1905 год. Имя Н. Лохвицкой, автора нескольких лирических стихотворений, постепенно забывается. Зато нарастает читательский интерес к восходящей звезде русской сатиры Тэффи. Появляются короткие юмористические рассказы, фельетоны, с успехом идут одноактные пьесы, и подпись «Тэффи» под ними — неизменная гарантия успеха. Она печатается в «Биржевых ведомостях». Тогда-то впервые ее имя становится известным Николаю II.

Надежда Тэффи — Подземные корни: Рассказ

Лиза сидела за чайным столом не на своем месте. «Свое место» было для нее на стуле с тремя томами старых телефонных книг. Эти книги подкладывали под нее потому, что для своих шести лет была она слишком мала ростом, и над столом торчал один нос. И в этих трех телефонных книгах было ее тайное мучение, оскорбление и позор. Ей хотелось быть большой и взрослой.

Весь дом полон большими, сидящими на обыкновенных человеческих стульях. Она одна маленькая. И если только в столовой никого не было, она, будто по ошибке, садилась не на свой стул.

Может быть, от этих трех телефонных книг и осталось у нее на всю жизнь сознание обойденности, незаслуженного унижения, вечного стремления как-то подняться, возвыситься, снять обиду.

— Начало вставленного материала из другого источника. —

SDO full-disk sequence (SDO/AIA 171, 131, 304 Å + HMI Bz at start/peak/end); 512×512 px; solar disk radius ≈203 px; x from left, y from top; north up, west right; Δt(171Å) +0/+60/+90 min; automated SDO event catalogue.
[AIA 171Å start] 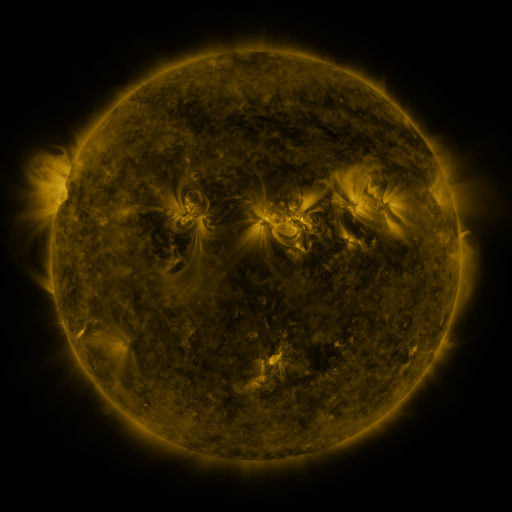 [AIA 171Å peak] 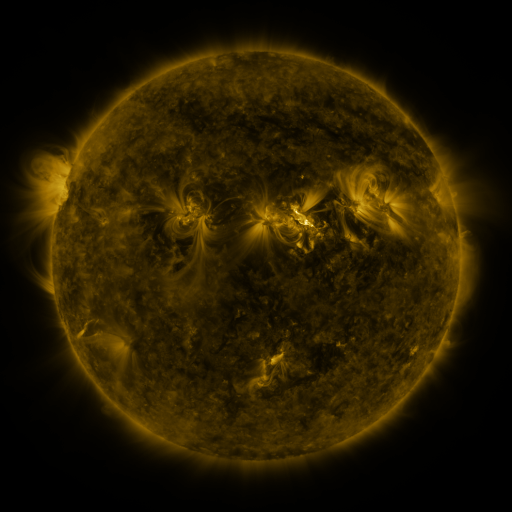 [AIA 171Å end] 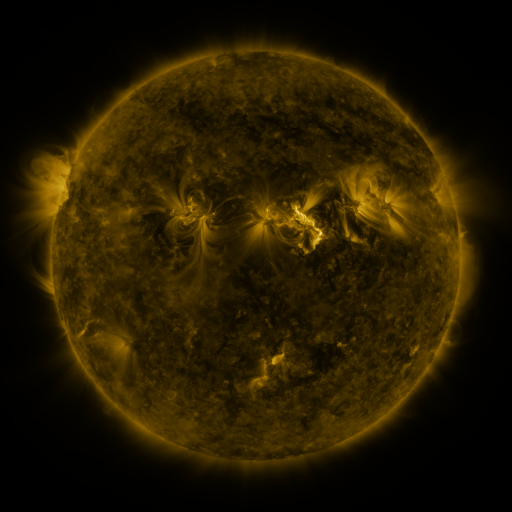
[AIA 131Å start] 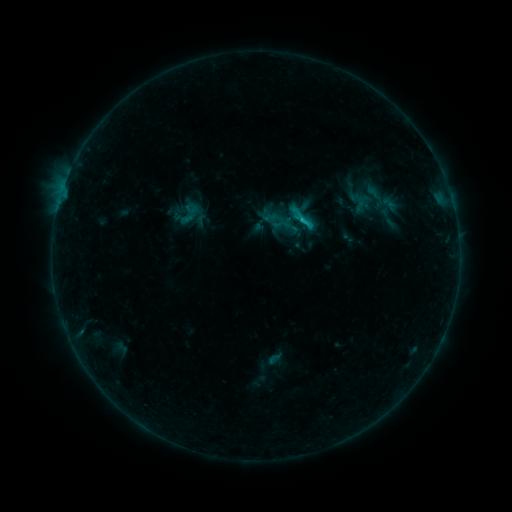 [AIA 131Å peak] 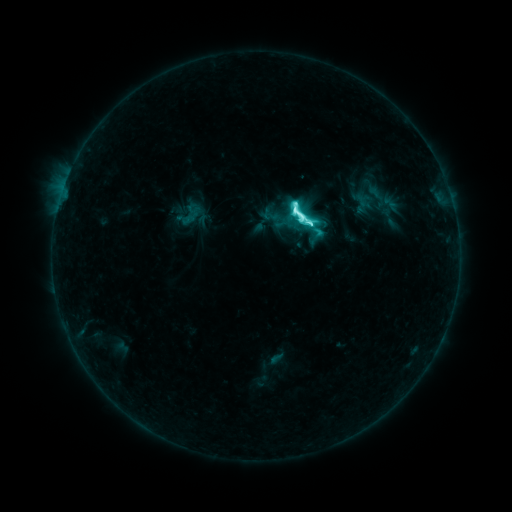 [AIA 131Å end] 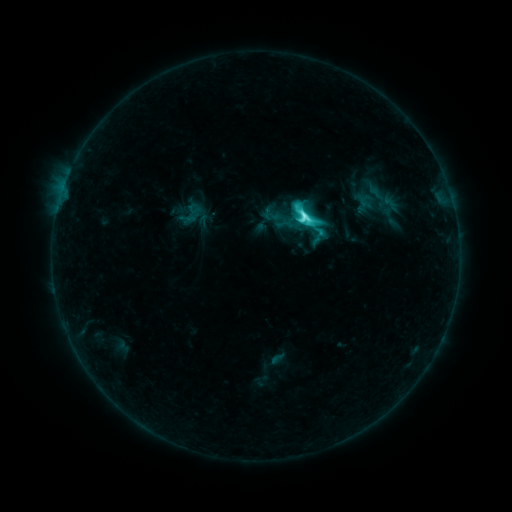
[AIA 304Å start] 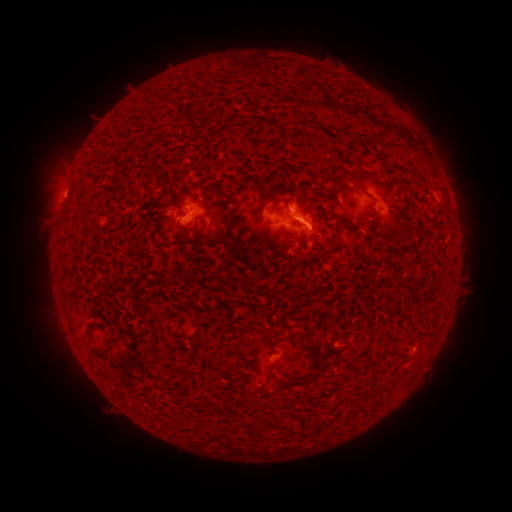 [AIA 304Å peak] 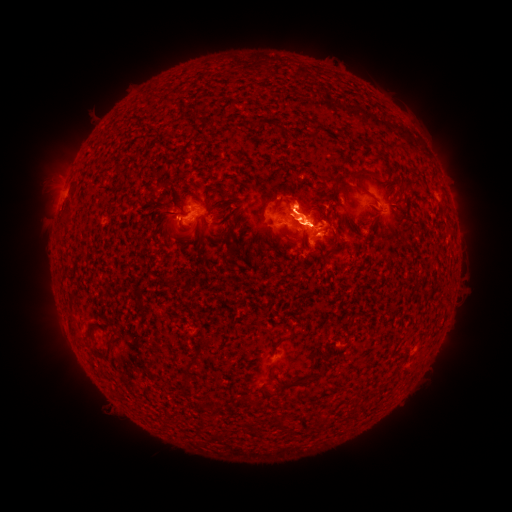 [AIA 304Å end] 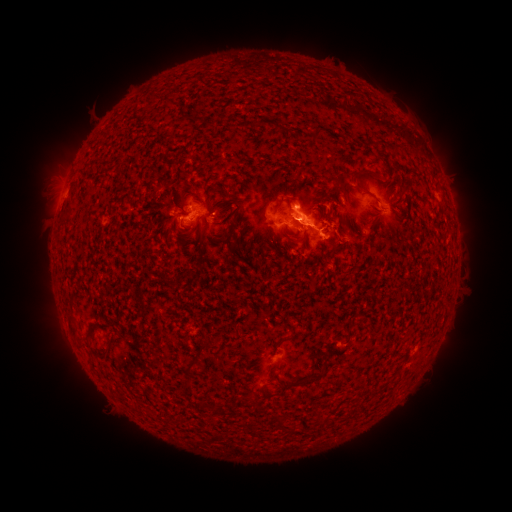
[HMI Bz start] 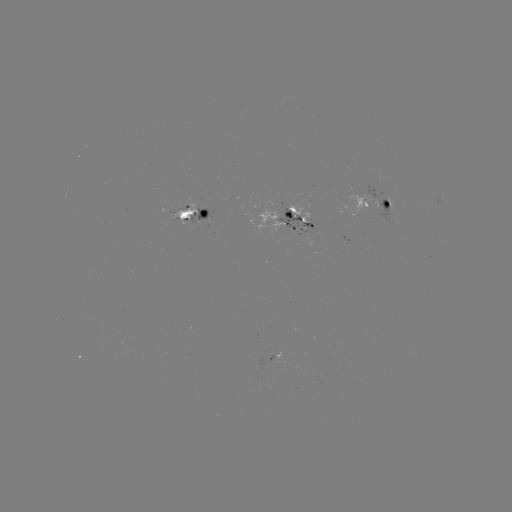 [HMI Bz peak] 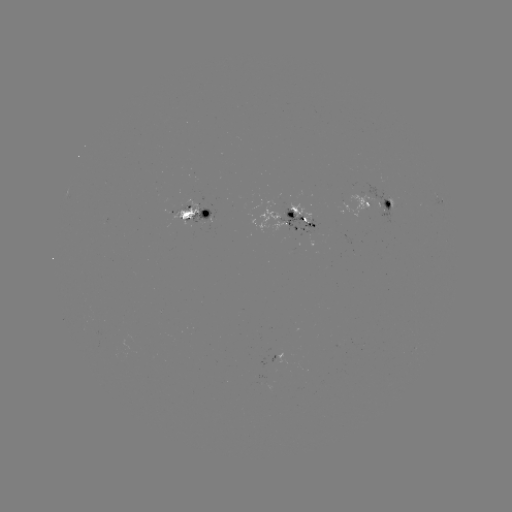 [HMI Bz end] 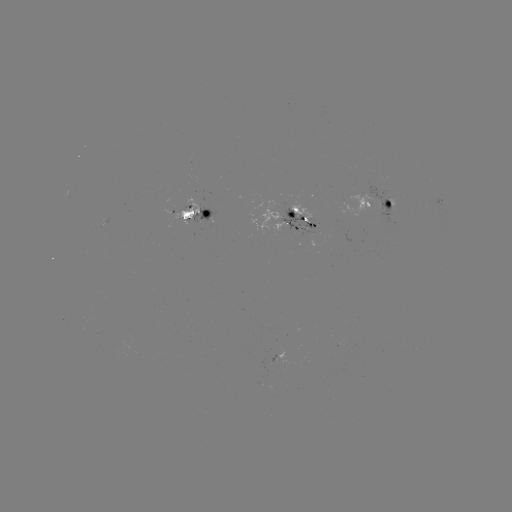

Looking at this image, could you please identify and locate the M1.4 flare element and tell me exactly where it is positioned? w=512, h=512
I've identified M1.4 flare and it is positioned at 296,216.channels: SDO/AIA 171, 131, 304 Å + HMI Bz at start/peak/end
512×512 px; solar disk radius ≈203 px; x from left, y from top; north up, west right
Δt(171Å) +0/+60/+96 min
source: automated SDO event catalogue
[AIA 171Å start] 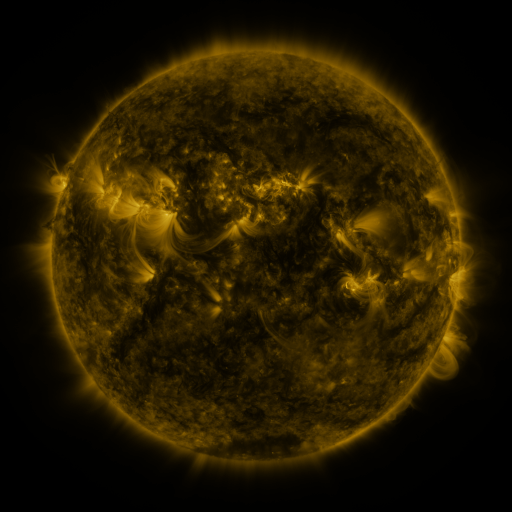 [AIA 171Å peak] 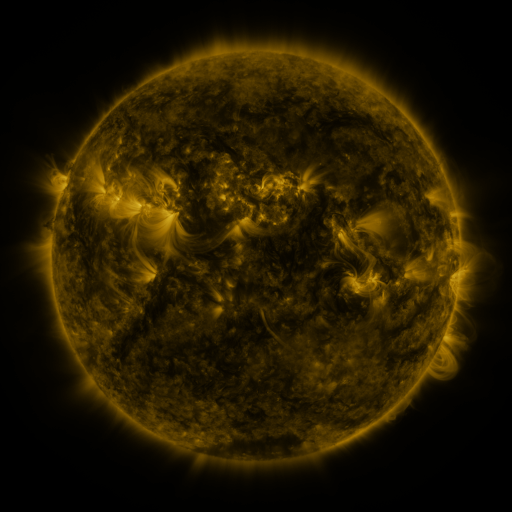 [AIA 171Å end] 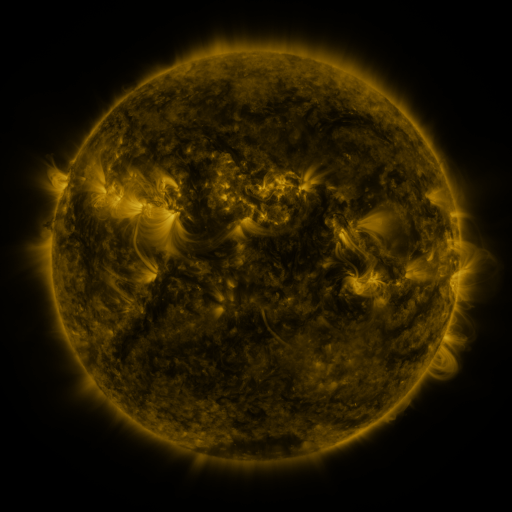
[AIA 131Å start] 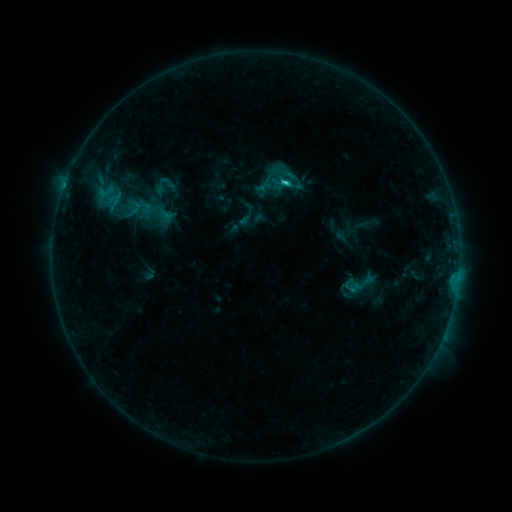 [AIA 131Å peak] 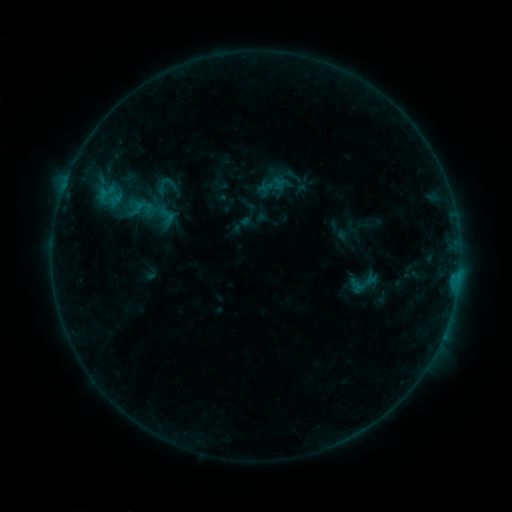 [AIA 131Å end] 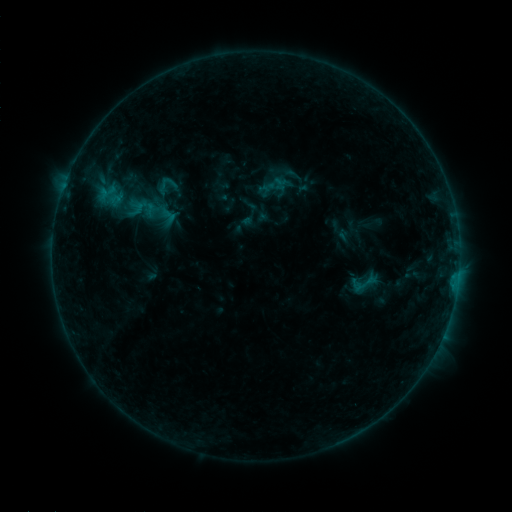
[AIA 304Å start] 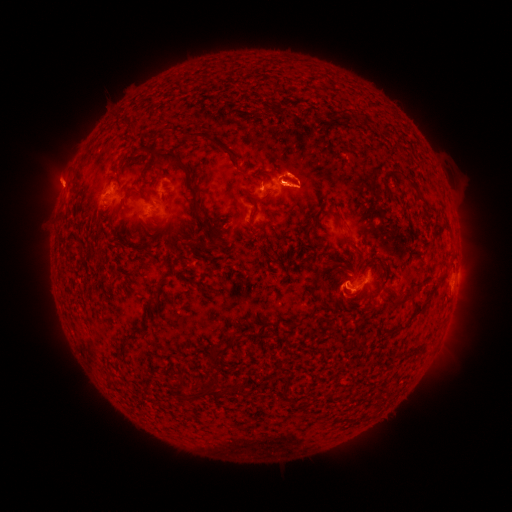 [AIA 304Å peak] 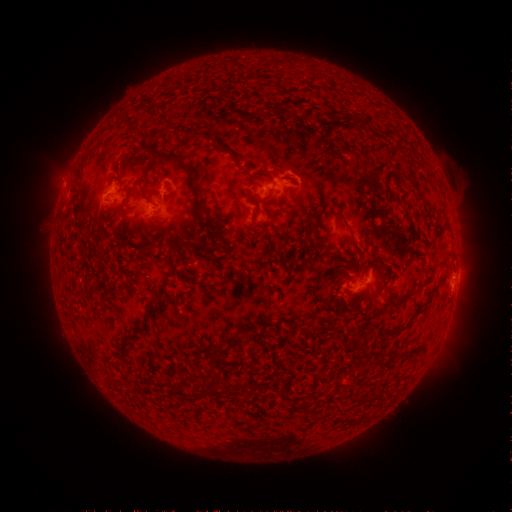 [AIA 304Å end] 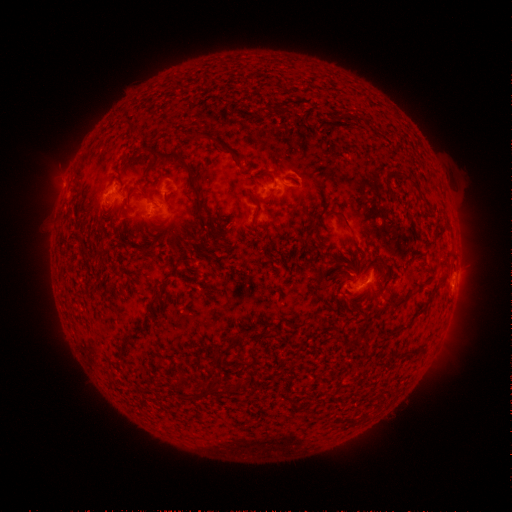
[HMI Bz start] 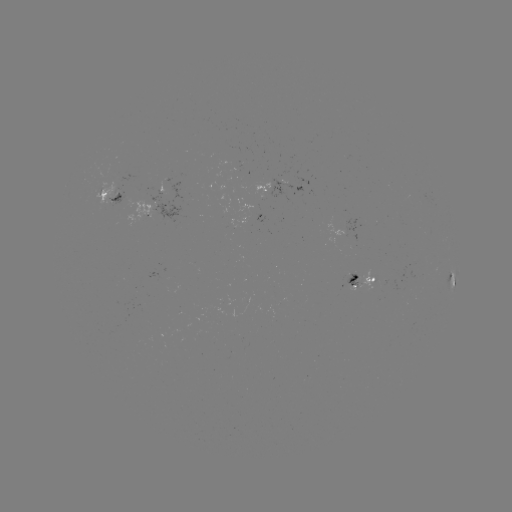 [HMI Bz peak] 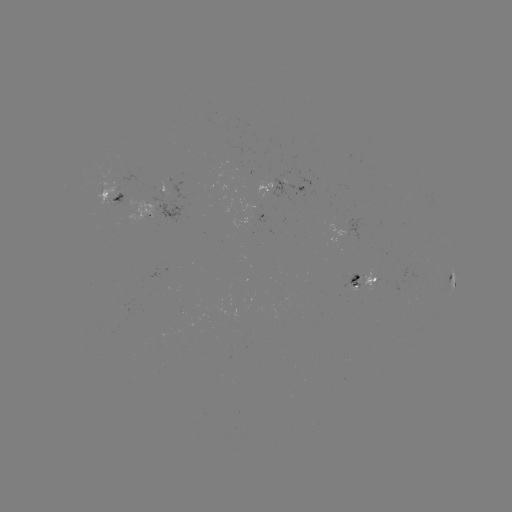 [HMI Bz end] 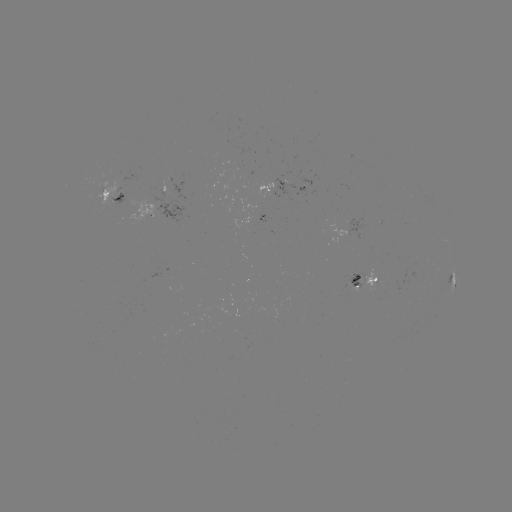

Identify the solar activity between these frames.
emerging-flux region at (367, 278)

— Опять пролила молоко, — брюзжал над ней старушечий голос. — И чего не на свое место села? Вот я маме скажу, она тебе задаст.

Что «задаст» — это верно. Это без ошибки. Она только и делает, что задает. И всегда что-нибудь найдет. Ей и жаловаться не надо. То зачем растрепанная, то зачем локти на столе, то грязные ногти, то носом дергаешь, то горбишься, то не так вилку, то чавкнула. Весь день, весь день! За это, говорят, ее надо любить.

Как любить? Что значит любить?

Она любит маленького картонного слоника, простого елочного. В нем были конфетки-драже. Его она любит до боли. Она его пеленает. Его хобот вылезает из белого чепчика, такой жалкий, бедный, доверчивый, что ей хочется плакать от нежности. Она слоника прячет. Инстинкт подсказывает. Если увидят — засмеют, обидят. Гриша способен даже нарочно сломать слоника.

Гриша теперь совсем большой. Ему одиннадцать лет. Он ходит в гимназию, а по праздникам его навещают товарищи — пухлый Тулзин и черненький Фишер с хохолком. Они расставляют на столе солдатиков, прыгают через стулья и дерутся. Они могущественные и сильные мужчины. Они никогда не смеются и не шутят. У них нахмуренные брови, отрывистые голоса. Они жестоки. Особенно пухлый Тулзин, у которого дрожат щеки, когда он сердится.

Но страшнее всех брат Гриша. Те чужие и не смеют, например, ее щипать. Гриша все может. Он брат. Ей кажется, что он стыдится за нее перед товарищами. Ему унизительно, что у него такая сестра, которая сидит на трех телефонных книгах. Вот у Фишера, говорят, сестра так сестра, — старая, ей сем-над-цать лет. За такую не стыдно.

Сегодня как раз праздник, и оба они — и Тулзин, и Фишер придут. Боже мой, Боже мой! Что-то будет?

Утром водили в церковь. Мама, тетя Женя (эта хуже всех), нянька Варвара. Гриша — ему-то хорошо, он теперь в гимназии и пошел с учениками. А ее тиранили.

Тетя Женя свистит в ухо:

— Если не умеешь молиться, то хоть крестись.

Она отлично умеет молиться. «Пошли, Господи, здоровья папе, маме, братцу Грише, тете Жене и мне, младенцу Лизавете». Знает «Богородица Дево радуйся».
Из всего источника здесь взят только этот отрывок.